--- Text provided ---
--- Begin ---

The New Testament seems to favor the derivation of matter from the
non-existent-that is to say, the time-worlds were due to the effluent
Divine Word or originative Will, rather than to being built out of God's
own invisible essence. So the best exegesis interprets Hebrews 11:3.
6. "Wisdom" in Creation:
In
Old Testament books, as the Psalms, Proverbs, and Jeremiah, the
creation is expressly declared to be the work of Wisdom-a Wisdom not
disjoined from Goodness, as is yet more fully brought out in the Book of
Job. The heavens declare the glory of God, the world manifests or
reveals Him to our experience, as taken up and interpreted by the
religious consciousness. The primary fact of the beginning of the
time-worlds-the basal fact that the worlds came into being by the Word
of God-is something apprehensible only by the power of religious faith,
as the only principle applicable to the case (Hebrews 11:3).

--- End ---

--- Brief 1 ---
Decide whether each statement agrees with the passage on creation. Answer yes or no for each, and quote the words of the passage that settle it. (a) The Psalms, Proverbs, and Jeremiah present creation as the work of Wisdom. (b) The New Testament favors the view that the worlds were built out of God's own invisible essence. (c) The beginning of the time-worlds can be grasped by reason alone.
--- Brief 2 ---
Duplicate the passage on creation word for word, starting with "The New Testament" and going on through "interprets Hebrews 11:3.".
--- Brief 3 ---
Pick up the passage on creation after its final sentence and write what comes next.
The entries that follow have no connection to the passage on creation.

--- Listed entries ---
--- Begin ---

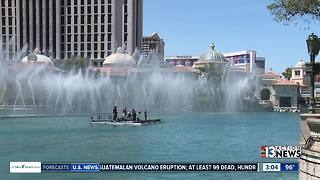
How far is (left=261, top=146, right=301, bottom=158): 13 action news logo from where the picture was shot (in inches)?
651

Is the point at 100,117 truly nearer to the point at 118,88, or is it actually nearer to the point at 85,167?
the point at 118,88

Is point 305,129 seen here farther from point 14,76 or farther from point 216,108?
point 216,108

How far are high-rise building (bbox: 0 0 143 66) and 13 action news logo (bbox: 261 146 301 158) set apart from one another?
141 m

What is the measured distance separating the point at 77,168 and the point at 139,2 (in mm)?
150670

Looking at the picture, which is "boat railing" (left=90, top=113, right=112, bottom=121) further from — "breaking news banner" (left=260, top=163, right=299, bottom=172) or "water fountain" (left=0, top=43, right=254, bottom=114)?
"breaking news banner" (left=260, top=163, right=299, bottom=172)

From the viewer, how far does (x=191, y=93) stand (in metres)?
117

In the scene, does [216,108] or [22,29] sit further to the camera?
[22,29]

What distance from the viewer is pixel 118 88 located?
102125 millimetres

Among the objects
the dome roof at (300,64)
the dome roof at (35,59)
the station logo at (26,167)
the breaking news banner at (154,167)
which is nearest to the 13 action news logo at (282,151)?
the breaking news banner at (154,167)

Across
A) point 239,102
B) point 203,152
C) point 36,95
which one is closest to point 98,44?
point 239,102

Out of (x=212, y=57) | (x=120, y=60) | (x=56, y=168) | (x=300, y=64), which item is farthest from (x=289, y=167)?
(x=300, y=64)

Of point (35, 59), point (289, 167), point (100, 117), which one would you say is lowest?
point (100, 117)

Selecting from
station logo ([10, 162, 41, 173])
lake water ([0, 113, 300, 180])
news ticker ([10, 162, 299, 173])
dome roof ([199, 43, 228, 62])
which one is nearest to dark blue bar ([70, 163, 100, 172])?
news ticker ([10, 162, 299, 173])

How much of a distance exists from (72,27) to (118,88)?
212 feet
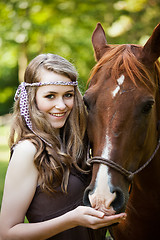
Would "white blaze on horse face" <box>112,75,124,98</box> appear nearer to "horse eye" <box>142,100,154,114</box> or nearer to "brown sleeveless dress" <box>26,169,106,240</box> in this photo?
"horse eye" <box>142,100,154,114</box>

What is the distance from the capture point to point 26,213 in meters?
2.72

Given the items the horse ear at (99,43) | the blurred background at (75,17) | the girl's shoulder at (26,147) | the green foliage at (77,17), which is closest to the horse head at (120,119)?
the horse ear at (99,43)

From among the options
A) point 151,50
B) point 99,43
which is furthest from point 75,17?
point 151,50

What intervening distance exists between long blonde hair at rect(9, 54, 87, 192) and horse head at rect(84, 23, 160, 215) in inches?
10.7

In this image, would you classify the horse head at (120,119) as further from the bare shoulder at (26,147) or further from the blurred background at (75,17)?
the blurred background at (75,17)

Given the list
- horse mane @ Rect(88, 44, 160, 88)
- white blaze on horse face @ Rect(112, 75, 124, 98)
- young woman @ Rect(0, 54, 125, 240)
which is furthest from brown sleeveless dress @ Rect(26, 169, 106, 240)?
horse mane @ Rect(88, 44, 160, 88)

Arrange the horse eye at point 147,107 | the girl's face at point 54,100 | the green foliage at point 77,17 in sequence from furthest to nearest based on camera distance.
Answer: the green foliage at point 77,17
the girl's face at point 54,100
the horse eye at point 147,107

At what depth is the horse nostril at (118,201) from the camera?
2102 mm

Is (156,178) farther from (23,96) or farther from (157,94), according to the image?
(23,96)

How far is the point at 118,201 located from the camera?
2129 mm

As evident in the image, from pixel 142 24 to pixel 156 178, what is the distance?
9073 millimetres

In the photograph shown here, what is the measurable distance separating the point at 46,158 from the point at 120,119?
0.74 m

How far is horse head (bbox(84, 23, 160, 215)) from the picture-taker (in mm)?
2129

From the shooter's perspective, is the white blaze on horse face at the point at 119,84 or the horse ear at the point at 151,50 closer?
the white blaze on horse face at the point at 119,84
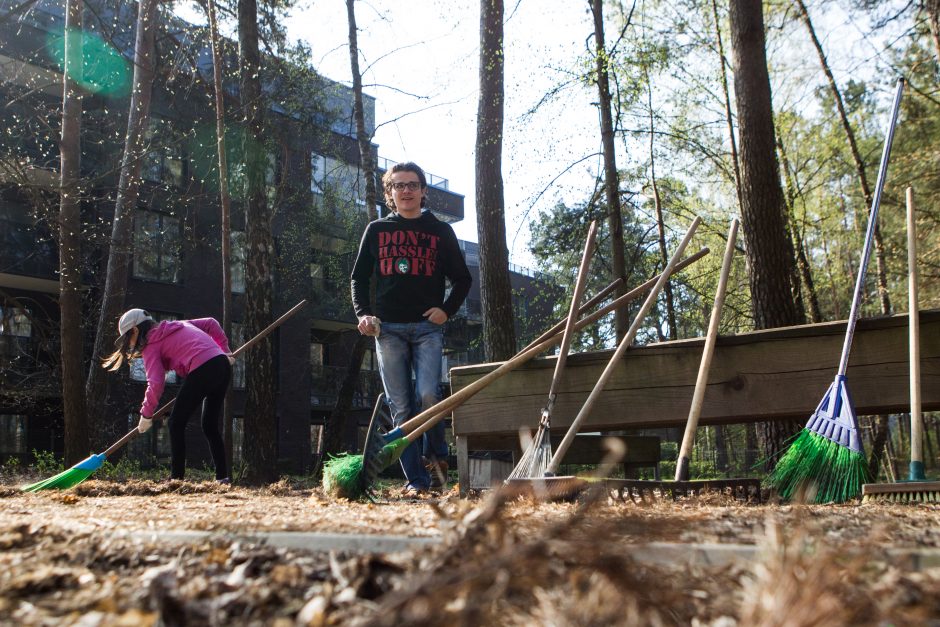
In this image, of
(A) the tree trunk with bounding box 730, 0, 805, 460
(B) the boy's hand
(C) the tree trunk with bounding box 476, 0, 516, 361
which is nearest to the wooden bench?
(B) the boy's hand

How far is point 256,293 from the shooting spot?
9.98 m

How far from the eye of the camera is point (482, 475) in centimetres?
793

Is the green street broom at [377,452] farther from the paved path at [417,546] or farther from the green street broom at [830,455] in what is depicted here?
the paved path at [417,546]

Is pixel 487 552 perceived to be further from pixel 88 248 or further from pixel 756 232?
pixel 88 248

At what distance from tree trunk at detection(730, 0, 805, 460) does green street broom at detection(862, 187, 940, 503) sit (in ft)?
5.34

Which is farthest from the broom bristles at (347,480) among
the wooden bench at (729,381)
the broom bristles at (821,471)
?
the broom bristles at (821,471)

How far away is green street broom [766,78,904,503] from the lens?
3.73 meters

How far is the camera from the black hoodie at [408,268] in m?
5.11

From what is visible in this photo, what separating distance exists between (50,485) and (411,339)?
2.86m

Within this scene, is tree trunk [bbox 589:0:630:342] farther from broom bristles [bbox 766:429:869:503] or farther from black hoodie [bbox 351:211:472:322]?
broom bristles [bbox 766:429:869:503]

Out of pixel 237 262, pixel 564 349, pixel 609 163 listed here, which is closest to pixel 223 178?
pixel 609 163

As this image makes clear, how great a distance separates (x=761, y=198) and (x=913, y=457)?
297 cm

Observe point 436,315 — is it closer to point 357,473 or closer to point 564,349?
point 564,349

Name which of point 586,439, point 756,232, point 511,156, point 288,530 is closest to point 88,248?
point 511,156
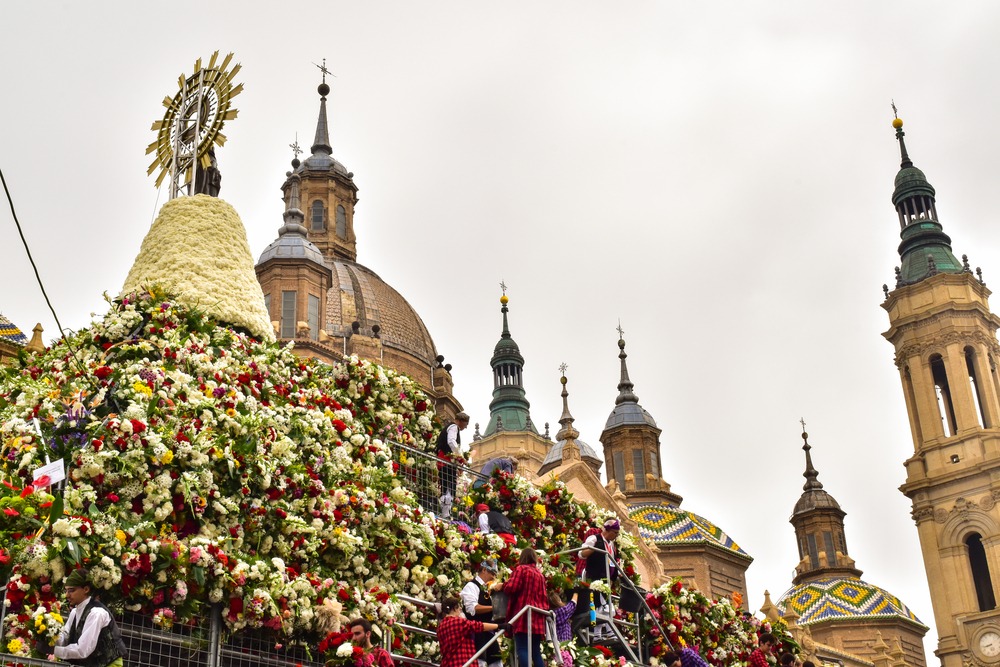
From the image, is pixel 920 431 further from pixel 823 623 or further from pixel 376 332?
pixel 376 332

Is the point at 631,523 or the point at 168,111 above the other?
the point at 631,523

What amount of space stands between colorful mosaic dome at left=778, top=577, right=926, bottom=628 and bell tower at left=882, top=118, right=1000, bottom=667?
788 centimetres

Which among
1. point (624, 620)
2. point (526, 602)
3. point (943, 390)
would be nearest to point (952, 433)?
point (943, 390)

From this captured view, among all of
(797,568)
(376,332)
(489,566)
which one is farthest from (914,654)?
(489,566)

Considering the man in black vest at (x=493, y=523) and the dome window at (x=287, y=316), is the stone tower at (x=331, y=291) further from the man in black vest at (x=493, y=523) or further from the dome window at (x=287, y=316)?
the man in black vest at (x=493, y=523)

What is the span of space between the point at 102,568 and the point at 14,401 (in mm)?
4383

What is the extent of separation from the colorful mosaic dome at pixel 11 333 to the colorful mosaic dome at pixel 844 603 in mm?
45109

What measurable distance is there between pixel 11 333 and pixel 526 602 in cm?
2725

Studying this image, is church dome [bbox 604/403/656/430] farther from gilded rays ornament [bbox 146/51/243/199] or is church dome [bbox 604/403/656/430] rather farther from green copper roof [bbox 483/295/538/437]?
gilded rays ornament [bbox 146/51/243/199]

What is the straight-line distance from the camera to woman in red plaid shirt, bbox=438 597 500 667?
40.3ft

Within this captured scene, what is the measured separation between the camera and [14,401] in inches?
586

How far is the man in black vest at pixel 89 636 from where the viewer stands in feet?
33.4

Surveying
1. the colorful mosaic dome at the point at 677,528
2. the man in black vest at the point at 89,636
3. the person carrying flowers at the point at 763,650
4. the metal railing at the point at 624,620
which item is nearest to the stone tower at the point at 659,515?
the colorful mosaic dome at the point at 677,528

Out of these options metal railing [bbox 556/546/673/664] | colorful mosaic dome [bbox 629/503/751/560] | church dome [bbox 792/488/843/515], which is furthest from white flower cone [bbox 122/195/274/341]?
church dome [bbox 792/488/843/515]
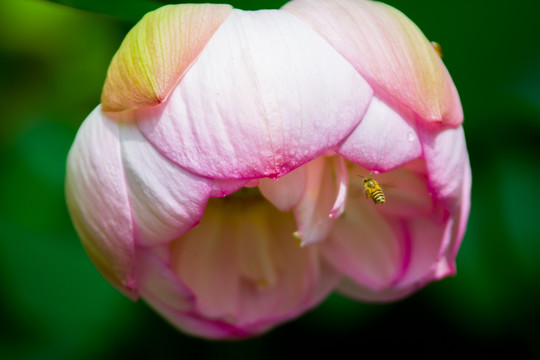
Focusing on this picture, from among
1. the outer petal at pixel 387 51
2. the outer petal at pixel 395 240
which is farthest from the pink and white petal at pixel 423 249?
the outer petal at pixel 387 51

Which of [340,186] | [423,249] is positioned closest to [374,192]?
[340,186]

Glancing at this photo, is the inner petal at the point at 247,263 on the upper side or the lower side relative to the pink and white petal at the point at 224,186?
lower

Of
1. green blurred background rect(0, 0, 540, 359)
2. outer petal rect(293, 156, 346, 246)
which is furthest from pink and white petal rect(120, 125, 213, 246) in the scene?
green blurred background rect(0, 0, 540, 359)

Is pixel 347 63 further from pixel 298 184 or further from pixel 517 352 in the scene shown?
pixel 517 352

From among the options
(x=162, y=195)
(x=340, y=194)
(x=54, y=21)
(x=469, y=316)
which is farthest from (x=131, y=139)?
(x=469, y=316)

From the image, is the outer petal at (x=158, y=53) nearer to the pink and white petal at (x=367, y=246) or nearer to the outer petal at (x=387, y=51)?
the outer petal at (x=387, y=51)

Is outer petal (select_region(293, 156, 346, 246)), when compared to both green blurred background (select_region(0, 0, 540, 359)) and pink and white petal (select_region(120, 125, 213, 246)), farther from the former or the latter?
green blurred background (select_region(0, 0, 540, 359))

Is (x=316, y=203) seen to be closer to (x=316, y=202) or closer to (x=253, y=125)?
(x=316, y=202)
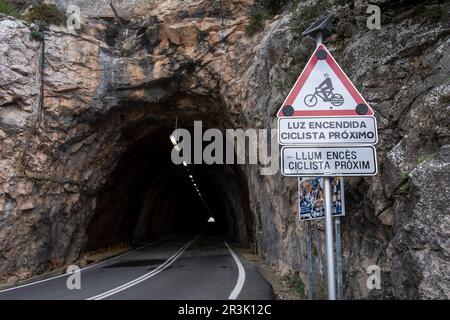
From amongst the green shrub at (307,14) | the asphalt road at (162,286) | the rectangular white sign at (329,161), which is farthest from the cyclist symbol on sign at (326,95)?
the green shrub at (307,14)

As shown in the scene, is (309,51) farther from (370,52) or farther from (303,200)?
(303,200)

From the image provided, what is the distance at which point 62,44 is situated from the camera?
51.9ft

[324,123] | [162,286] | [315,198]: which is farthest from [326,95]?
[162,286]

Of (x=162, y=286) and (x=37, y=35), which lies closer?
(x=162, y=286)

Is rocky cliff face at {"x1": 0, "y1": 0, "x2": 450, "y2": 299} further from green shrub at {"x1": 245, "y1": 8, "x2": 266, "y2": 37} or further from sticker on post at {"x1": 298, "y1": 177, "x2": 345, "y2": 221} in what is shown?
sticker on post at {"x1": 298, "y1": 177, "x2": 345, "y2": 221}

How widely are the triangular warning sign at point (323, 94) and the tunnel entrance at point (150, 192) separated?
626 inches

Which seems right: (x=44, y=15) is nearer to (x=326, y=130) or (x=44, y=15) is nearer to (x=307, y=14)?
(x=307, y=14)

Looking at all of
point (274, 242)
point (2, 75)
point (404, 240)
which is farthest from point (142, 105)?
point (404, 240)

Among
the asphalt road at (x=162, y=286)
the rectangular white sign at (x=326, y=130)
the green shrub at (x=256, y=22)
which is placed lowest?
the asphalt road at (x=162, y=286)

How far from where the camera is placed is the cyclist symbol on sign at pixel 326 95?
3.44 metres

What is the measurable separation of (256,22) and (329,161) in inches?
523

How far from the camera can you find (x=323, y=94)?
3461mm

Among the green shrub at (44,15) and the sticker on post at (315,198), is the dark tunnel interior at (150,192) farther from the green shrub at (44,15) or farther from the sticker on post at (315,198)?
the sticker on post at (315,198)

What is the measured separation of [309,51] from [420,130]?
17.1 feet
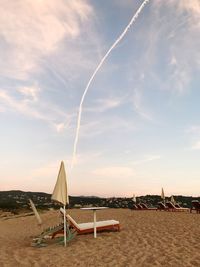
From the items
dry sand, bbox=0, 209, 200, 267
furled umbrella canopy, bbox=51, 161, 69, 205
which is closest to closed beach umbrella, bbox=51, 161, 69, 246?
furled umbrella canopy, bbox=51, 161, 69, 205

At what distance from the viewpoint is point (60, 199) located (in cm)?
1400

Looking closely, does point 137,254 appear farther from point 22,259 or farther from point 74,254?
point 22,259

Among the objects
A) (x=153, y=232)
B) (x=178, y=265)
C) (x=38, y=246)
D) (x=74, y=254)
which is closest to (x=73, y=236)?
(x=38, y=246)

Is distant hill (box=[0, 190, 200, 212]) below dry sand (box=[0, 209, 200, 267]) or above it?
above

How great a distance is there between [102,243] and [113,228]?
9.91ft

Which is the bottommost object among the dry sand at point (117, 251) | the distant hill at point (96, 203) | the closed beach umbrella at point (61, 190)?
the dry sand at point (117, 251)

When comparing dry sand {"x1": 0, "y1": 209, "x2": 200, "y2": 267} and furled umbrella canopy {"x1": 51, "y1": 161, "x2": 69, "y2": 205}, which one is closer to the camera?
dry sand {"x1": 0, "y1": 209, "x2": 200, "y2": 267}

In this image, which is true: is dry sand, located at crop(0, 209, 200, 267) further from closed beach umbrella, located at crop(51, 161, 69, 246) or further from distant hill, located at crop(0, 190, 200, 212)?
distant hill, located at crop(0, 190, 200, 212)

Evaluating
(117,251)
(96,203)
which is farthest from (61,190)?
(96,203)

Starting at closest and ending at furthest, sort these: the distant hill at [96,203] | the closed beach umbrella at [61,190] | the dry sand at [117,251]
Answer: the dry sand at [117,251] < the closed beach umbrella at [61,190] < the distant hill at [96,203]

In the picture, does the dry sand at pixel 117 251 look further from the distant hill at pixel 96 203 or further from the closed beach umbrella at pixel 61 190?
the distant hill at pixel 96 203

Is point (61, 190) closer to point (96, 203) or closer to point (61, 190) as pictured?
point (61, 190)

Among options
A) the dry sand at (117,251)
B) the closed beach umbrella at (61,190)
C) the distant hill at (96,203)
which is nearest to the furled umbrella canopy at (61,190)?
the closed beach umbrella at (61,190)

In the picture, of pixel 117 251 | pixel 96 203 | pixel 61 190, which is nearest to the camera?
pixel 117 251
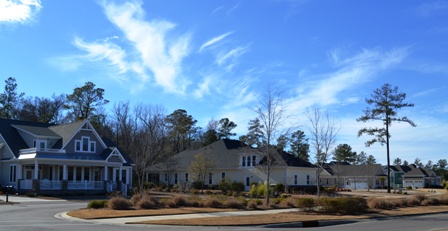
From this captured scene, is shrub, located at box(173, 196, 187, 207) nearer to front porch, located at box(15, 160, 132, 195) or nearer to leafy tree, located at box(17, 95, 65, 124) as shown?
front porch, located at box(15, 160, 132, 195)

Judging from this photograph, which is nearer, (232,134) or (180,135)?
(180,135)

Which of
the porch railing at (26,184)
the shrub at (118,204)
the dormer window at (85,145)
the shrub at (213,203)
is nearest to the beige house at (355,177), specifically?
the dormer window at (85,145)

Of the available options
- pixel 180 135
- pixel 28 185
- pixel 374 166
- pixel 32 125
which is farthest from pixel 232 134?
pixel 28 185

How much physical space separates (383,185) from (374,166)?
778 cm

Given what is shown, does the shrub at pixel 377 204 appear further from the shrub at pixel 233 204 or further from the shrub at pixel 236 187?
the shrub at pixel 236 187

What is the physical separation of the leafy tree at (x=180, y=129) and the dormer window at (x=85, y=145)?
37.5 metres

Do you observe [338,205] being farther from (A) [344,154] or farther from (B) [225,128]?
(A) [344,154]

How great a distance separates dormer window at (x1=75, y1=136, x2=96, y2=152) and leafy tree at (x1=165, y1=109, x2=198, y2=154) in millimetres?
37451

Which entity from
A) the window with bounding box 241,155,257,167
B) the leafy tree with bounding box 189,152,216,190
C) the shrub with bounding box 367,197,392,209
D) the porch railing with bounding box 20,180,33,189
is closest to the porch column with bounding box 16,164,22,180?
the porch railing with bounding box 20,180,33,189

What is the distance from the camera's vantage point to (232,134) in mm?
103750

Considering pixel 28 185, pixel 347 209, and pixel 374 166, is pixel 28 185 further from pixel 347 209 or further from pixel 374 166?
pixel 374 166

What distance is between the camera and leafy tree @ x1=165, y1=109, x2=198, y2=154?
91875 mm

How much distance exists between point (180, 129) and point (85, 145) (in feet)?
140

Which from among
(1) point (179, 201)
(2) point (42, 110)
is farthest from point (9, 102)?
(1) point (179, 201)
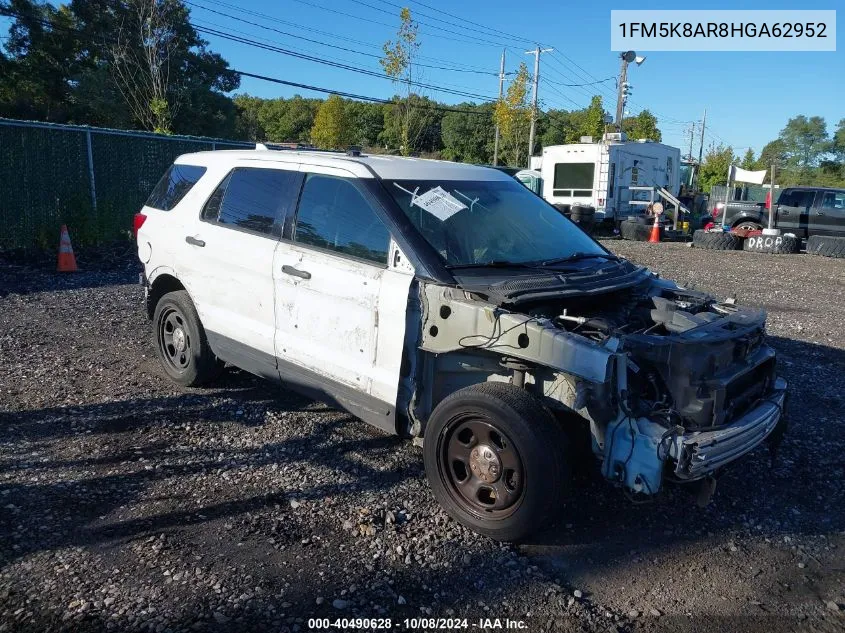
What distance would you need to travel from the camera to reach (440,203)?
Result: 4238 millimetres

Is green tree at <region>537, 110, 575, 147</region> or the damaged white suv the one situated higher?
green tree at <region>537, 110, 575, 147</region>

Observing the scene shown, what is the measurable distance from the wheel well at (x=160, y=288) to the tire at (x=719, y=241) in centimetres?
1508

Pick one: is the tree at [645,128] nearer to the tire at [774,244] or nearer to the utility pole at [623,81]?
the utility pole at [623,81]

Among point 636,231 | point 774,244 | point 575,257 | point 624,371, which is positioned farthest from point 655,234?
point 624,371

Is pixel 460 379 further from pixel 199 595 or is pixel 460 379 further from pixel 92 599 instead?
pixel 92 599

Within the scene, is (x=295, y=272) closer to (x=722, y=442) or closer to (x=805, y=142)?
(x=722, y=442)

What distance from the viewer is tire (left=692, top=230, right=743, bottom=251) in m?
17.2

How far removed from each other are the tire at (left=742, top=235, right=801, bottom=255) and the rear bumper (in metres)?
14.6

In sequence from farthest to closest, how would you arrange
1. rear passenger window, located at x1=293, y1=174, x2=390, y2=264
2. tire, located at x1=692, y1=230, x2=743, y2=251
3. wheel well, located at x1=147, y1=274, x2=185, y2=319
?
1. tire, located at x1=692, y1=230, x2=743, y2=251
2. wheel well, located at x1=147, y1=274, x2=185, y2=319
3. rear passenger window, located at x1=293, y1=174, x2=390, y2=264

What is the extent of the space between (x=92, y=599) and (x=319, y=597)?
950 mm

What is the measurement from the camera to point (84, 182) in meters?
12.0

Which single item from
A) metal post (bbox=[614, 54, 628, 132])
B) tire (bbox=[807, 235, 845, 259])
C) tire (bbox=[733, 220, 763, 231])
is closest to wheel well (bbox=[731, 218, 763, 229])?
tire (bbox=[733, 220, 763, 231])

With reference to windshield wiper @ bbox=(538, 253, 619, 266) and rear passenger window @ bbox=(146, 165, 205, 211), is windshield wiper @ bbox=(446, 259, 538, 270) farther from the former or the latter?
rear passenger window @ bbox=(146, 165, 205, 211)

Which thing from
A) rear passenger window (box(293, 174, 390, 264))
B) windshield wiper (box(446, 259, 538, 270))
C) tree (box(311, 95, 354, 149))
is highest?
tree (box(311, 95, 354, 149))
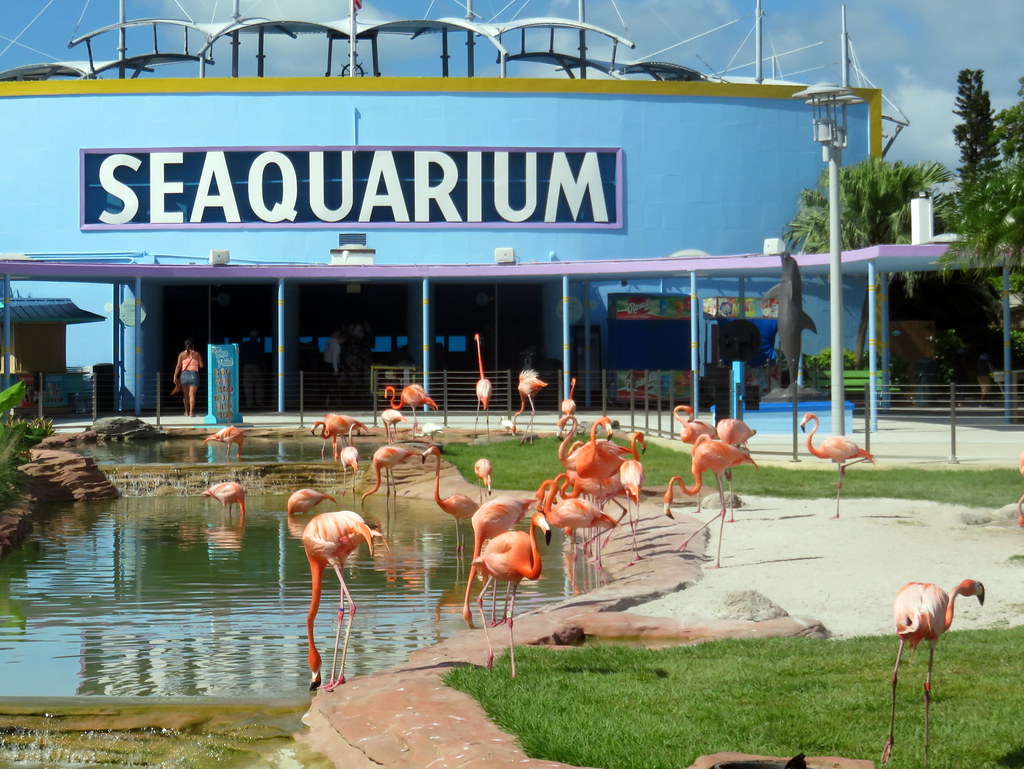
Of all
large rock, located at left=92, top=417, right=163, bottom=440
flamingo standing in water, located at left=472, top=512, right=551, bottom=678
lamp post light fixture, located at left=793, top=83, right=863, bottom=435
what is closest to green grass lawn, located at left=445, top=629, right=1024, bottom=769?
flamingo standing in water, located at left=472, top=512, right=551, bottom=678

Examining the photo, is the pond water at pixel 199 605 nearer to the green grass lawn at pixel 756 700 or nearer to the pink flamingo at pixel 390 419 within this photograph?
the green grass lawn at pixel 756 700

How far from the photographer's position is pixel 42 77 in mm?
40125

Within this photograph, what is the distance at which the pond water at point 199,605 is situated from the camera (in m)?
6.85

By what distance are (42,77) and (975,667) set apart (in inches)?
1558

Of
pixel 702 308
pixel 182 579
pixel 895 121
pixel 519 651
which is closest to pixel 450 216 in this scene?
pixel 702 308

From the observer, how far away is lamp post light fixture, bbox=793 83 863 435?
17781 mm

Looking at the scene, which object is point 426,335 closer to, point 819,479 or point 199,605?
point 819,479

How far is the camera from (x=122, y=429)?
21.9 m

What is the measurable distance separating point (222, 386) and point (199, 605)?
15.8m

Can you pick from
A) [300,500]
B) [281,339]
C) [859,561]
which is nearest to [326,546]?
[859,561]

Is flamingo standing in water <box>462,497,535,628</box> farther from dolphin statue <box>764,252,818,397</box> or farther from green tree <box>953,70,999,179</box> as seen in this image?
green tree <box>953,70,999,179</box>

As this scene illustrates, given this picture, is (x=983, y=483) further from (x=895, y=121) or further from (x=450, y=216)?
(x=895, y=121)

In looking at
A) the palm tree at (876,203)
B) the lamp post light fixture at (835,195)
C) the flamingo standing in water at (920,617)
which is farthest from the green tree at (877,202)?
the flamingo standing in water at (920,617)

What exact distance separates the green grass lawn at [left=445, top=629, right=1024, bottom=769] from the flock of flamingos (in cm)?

--- End ---

--- Result 1 ---
(a) Yes: "the creation is expressly declared to be the work of Wisdom."
(b) No: "rather than to being built out of God's own invisible essence."
(c) No: "apprehensible only by the power of religious faith."

--- Result 2 ---
The New Testament seems to favor the derivation of matter from the
non-existent-that is to say, the time-worlds were due to the effluent
Divine Word or originative Will, rather than to being built out of God's
own invisible essence. So the best exegesis interprets Hebrews 11:3.

--- Result 3 ---
Such intuitive faith is really an application of first principles in
the highest-and a truly rational one (see LOGOS). In creation, God is
but expressing or acting out the conscious Godhood that is in Him. In it
the thought of His absolute Wisdom is realized by the action of His
perfect Love. It is philosophically necessary to maintain that God, as
the Absolute Being, must find the end of creation in Himself. If the end
were external to, and independent of, Him, then would He be conditioned
thereby.
7. A Free, Personal Act:
What the religious
consciousness is concerned to maintain is, the absolute freedom of God
in the production of the universe, and the fact that He is so much
greater than the universe that existence has been by Him bestowed on all
things that do exist. The Scriptures are, from first to last, shot
through with this truth. Neither Kant nor Spencer, from data of
self-consciousness or sense-perception, can rise to the conception of
creation, for they both fail to reach the idea of Divine Personality.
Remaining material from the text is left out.